Here's part of Simon's post:
Smoltz entered that game as the closest thing we know to Cliff Lee. He was 9-1 with a 2.35 ERA career in postseason play. In that 1996 postseason, he started with four straight wins, in which he allowed four earned runs in 30 innings. That included a 12-1 drubbing of the Yankees and Pettitte in Game 1 of the series at Yankee Stadium.
Pettitte at that point was a postseason pup, far from the pitcher who now has 19 career postseason wins, most of anyone.
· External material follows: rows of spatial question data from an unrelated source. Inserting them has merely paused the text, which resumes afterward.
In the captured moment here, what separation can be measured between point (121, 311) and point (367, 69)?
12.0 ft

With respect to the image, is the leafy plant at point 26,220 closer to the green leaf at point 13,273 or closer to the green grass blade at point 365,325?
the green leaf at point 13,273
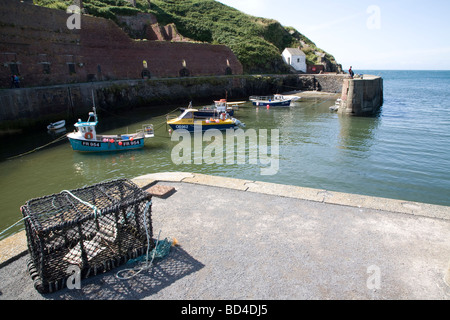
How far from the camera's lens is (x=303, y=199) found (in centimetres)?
744

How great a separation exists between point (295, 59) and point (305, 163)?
47.6m

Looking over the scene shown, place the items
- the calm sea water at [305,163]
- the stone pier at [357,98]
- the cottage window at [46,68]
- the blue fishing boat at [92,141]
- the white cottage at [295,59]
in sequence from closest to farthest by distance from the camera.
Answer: the calm sea water at [305,163]
the blue fishing boat at [92,141]
the cottage window at [46,68]
the stone pier at [357,98]
the white cottage at [295,59]

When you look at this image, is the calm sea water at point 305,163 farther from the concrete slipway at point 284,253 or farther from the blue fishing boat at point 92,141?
the concrete slipway at point 284,253

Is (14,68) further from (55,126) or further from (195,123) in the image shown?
(195,123)

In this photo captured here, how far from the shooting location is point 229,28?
61344 millimetres

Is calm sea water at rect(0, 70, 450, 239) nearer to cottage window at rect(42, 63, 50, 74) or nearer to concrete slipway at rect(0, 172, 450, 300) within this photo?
concrete slipway at rect(0, 172, 450, 300)

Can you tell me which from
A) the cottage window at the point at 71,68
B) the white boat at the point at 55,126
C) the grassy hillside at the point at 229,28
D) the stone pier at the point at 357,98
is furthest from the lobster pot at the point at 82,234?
the grassy hillside at the point at 229,28

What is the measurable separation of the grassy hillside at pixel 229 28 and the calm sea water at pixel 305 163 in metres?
28.9

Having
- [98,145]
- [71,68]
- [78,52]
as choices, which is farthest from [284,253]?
[78,52]

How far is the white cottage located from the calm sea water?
3413 centimetres

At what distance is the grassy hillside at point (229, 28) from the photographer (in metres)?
51.5

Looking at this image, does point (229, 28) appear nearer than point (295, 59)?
No

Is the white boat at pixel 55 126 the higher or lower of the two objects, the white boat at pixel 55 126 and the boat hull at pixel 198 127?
the higher
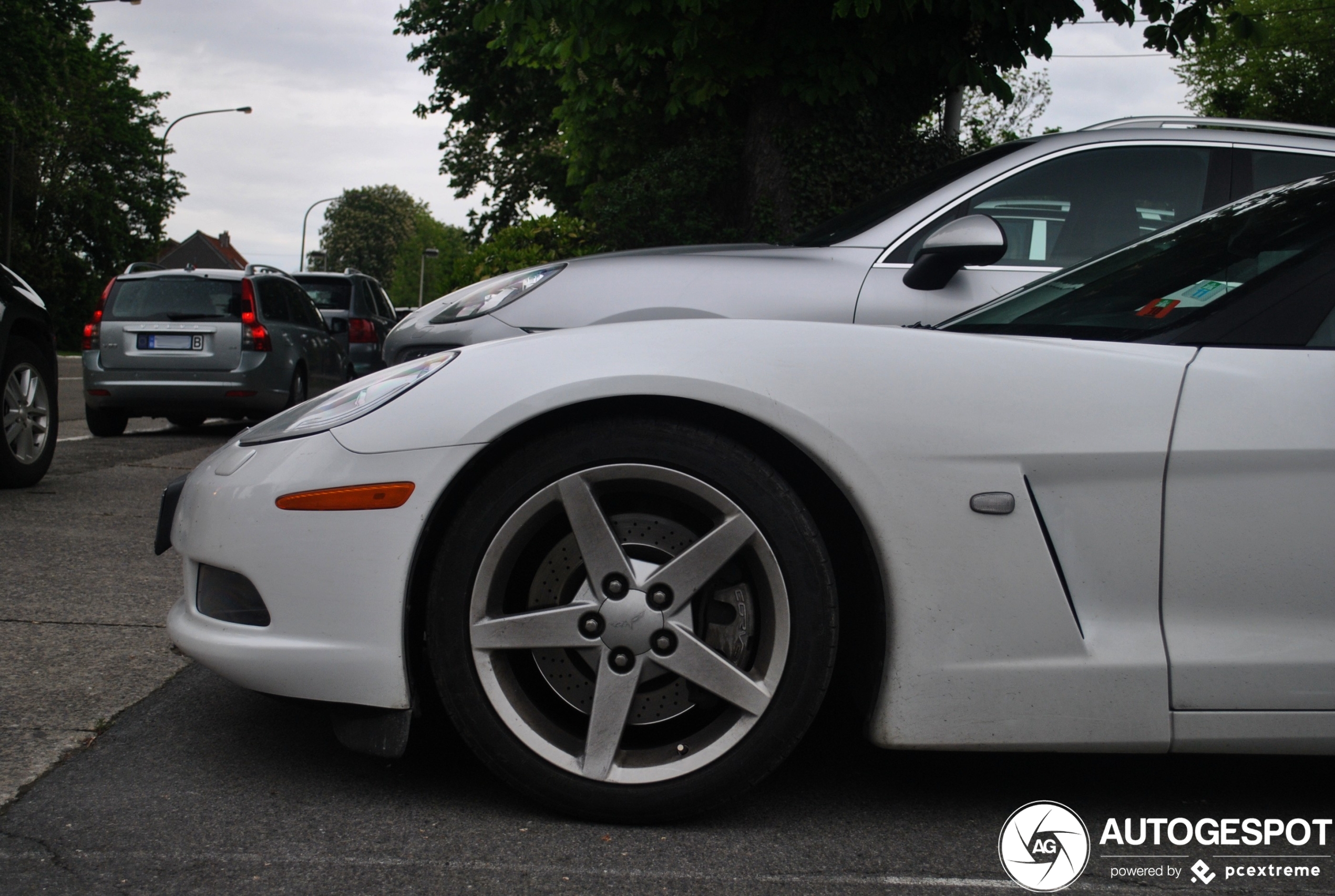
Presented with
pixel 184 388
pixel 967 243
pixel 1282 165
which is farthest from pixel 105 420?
pixel 1282 165

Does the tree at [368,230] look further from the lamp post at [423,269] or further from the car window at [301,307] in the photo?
the car window at [301,307]

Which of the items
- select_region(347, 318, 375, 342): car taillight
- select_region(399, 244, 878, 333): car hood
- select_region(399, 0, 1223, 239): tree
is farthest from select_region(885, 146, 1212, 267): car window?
select_region(347, 318, 375, 342): car taillight

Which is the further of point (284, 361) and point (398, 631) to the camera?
point (284, 361)

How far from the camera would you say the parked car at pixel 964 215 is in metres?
4.46

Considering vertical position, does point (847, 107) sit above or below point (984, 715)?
above

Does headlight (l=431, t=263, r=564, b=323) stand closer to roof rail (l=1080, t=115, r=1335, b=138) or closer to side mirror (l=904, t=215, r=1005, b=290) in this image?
side mirror (l=904, t=215, r=1005, b=290)

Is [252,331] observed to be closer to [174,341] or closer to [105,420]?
[174,341]

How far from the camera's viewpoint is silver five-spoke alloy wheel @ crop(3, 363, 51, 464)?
646 cm

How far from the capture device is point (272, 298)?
11484 mm

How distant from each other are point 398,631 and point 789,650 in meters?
0.71

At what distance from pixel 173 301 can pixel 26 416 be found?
443 centimetres

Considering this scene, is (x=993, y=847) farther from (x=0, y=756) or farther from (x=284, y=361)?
(x=284, y=361)

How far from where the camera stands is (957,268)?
434 centimetres

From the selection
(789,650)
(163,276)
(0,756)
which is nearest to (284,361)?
(163,276)
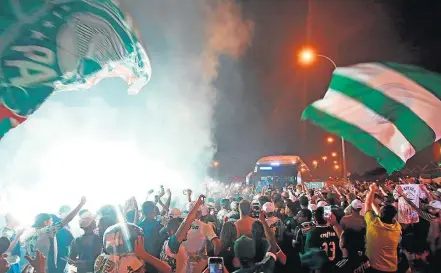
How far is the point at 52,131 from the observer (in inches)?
614

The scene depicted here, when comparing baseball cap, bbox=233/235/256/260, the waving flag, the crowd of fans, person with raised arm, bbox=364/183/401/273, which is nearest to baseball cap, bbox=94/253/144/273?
the crowd of fans

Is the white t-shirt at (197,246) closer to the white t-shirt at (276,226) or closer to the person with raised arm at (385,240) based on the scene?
the white t-shirt at (276,226)

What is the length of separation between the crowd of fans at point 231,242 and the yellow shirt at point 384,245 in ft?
0.05

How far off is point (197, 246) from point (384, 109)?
16.1ft

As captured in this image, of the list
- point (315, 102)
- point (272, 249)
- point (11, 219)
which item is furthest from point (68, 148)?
point (272, 249)

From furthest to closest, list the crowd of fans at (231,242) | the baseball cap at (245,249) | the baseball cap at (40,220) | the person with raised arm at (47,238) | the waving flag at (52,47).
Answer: the baseball cap at (40,220) → the person with raised arm at (47,238) → the waving flag at (52,47) → the baseball cap at (245,249) → the crowd of fans at (231,242)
In five postseason starts, he was 1-1 with a 6.16 ERA, with that rout against the Braves his most recent effort.
The Yankees scratched out a run against Smoltz in the fourth inning, partly thanks to an error by the Braves centerfielder, four-time Gold Glove winner Marquis Grissom, which led to an RBI double by Cecil Fielder.
The Braves threatened to match the score in every inning the rest of the night. Timely double plays wiped out threats in the fourth and sixth innings. A caught stealing erased trouble in the fifth.
Pettitte survived a Derek Jeter error to strand a man in the seventh and persevered to get through the eighth inning after a Grissom two-out hit.
The ninth inning was one of the defining innings in Yankees history, with John Wetteland replacing Pettitte after Chipper Jones led off with a double and advanced to third base when Fred McGriff's groundout was speared by Tino Martinez.
The tying run would stay 90 feet away when Javy Lopez grounded to third, and then after an intentional walk to Ryan Klesko, Luis Polonia's fly ball to right center was chased down by a sprinting Paul O'Neill. The Yankees had a 3-games-to-2 lead in a series they would take two days later back in the Bronx.
What did it take to beat the unbeatable? It took Pettitte pitching one of the best games of his life -- 8 1/3 scoreless innings on the road against the defending champs.
Maybe that gives the Yankees some hope.